[Scene-based reasoning data]
===

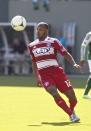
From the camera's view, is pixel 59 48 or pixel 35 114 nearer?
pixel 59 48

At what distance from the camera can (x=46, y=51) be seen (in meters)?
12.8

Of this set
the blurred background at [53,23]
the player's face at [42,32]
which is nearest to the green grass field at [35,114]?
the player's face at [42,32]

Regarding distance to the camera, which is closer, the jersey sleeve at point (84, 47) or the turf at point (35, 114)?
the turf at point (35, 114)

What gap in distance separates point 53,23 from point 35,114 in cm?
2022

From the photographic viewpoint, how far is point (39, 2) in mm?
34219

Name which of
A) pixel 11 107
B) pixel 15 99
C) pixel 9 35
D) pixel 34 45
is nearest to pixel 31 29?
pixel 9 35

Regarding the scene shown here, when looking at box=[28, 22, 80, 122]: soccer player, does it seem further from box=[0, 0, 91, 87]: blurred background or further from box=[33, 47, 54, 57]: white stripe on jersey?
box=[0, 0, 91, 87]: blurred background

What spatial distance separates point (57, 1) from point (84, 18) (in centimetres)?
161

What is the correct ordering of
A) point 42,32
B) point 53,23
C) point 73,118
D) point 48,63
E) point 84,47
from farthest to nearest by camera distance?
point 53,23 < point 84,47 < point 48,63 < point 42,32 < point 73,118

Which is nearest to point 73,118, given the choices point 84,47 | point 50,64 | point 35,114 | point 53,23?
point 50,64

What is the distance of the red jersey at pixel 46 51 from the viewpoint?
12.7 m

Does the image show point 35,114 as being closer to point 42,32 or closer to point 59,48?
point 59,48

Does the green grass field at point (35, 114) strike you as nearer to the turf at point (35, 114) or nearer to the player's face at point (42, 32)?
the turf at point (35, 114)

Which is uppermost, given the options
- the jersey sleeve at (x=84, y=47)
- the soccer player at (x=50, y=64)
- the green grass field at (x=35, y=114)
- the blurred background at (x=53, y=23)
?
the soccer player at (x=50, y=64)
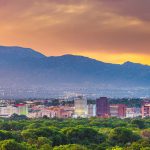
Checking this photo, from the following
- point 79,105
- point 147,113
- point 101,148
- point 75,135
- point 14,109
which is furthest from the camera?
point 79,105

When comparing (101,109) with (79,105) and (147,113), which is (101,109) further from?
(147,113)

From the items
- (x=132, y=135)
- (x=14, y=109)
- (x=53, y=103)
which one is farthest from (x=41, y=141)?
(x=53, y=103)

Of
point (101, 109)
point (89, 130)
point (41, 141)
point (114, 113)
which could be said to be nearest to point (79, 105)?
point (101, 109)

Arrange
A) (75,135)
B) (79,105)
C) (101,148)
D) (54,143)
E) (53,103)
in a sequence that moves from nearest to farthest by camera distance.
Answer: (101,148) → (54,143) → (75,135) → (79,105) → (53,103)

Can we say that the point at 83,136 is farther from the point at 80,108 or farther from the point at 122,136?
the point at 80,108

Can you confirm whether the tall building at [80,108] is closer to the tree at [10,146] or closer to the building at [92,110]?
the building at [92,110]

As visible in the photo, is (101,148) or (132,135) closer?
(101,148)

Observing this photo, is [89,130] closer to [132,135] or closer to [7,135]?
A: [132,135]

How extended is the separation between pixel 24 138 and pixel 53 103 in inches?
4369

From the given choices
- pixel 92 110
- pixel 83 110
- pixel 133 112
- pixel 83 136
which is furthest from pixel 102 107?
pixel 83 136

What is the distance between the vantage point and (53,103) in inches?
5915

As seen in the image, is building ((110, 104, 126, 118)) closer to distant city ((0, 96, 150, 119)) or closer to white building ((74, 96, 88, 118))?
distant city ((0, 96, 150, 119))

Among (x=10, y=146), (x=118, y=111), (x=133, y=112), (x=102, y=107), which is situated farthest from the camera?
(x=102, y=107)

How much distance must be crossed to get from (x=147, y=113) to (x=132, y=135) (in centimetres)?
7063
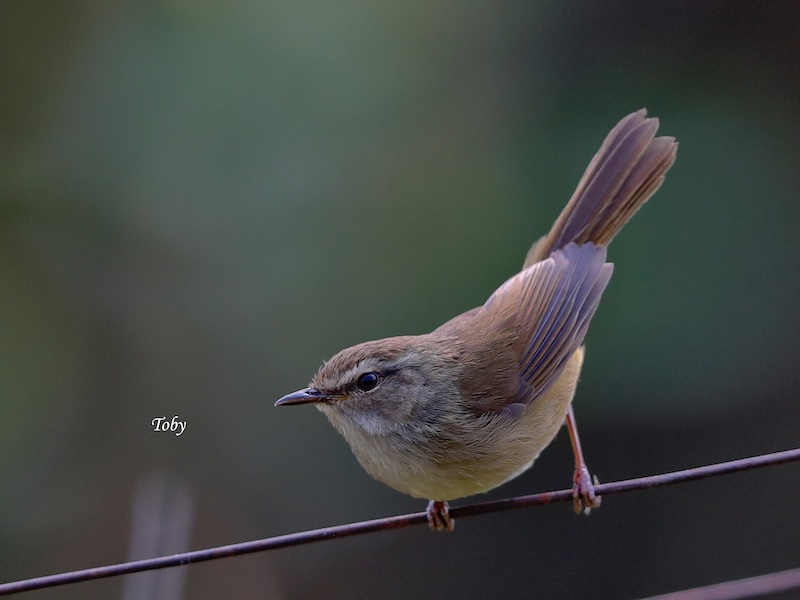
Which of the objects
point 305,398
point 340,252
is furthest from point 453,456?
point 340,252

===

**What to produce**
Starting with the line that contains "As seen in the" and continuing through the end of the data, give each line as a Markdown table with the columns Row and Line. Skip blank lines and leave out the picture lines.

**Problem solution**
| Row | Line |
|---|---|
| 1 | As seen in the image, is building ((110, 104, 126, 118)) closer to distant city ((0, 96, 150, 119)) or closer to white building ((74, 96, 88, 118))? |
| 2 | distant city ((0, 96, 150, 119)) |
| 3 | Among (x=10, y=146), (x=118, y=111), (x=133, y=112), (x=102, y=107), which is situated farthest from the camera? |
| 4 | (x=102, y=107) |
| 5 | How much distance must be crossed to get from (x=147, y=113) to (x=132, y=135) (in centimetres)? |
| 6 | 7063 |
| 7 | Which of the objects |
| 8 | point 305,398 |
| 9 | point 340,252 |
| 10 | is furthest from point 453,456? |
| 11 | point 340,252 |